But what does it mean? Well the PMI survey is conducted monthly by the Chartered Institute of Purchasing and Supply and RBS, and as the name suggests it polls purchasing managers on their spending. The idea being that if purchasing of raw materials and other supplies is up, then so are the order books and business is looking good. If purchasing is down however, the opposite is true. It’s proved to be a useful and quick to respond indicator of manufacturing activity in recent months.

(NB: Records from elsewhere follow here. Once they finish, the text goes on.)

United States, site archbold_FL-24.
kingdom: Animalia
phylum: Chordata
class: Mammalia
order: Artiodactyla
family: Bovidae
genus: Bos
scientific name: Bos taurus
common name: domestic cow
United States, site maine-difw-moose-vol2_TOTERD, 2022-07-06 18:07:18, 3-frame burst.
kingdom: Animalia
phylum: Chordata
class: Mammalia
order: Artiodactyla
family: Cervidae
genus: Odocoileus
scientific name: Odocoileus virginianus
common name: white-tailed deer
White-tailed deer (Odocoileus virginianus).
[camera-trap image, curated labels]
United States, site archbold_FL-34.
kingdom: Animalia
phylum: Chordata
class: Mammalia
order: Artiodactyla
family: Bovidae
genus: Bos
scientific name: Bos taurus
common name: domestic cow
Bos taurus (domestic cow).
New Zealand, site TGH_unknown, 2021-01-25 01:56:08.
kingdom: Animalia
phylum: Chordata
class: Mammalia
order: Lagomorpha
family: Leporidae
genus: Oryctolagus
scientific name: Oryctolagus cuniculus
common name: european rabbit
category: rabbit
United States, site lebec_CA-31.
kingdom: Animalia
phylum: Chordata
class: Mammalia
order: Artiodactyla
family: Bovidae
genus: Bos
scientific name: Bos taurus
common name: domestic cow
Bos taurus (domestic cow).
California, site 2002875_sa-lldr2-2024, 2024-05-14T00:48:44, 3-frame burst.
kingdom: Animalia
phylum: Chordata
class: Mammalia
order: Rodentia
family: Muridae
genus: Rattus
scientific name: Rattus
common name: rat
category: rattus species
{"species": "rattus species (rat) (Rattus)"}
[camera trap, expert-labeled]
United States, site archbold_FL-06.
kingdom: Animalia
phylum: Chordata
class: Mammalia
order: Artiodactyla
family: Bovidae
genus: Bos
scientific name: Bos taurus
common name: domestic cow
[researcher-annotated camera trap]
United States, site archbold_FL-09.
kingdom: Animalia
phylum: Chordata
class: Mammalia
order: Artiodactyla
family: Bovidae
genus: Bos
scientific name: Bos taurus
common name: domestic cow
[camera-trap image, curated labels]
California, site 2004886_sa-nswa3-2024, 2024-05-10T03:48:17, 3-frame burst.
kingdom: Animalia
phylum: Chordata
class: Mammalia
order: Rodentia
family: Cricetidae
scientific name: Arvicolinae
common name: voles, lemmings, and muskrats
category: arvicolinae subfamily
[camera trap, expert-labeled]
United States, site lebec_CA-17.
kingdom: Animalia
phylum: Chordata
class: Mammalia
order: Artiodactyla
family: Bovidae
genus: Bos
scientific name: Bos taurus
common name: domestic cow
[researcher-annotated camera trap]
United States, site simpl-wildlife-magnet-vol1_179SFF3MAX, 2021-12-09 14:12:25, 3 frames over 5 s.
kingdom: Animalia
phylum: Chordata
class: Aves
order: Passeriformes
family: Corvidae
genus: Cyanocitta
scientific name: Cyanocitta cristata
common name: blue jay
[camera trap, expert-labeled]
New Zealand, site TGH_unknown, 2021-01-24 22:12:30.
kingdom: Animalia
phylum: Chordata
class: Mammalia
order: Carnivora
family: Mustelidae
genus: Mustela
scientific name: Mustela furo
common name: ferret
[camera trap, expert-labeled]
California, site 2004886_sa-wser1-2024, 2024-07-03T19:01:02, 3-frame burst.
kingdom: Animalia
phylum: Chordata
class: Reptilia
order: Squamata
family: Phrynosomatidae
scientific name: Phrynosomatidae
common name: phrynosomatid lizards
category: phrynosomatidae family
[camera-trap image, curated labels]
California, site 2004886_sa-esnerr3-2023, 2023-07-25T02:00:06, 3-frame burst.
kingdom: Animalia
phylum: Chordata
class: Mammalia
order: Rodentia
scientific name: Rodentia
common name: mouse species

So a reduction in the index is nothing to shout about, especially as the underlying data suggests that new orders are falling at their fastest rate for seven years thanks to reduced demands both at home and abroad. And just to complete the glum picture, factory gate prices have also been rising, with the companion Output Prices Index surging up to 65.2 from 63.6, its highest monthly jump since 1999.
What’s going on? Well, the speculation is that a combination of factors are at work here - everything from the Japanese tsunami to government spending cuts has been in the frame, with input cost inflation blamed for pushing up prices.
Particularly badly hit has been the consumer goods sector, where the decline in domestic demand has resulted in virtual stagnation - cash-strapped punters seem to have stopped buying. Export led businesses are doing rather better however, thanks in part at least to the weak pound - which fell further against the dollar on the news.
But for all that the reported fall is bad news, manufacturing industry is still expanding - any figure over 50 indicates growth. And manufacturers are still making more money and cresting more jobs, so there is room for optimism overall. And following on from disappointing GDP data recently, it’s also yet another reason why the MPC will have to think twice or even three times before raising the interest rates just yet.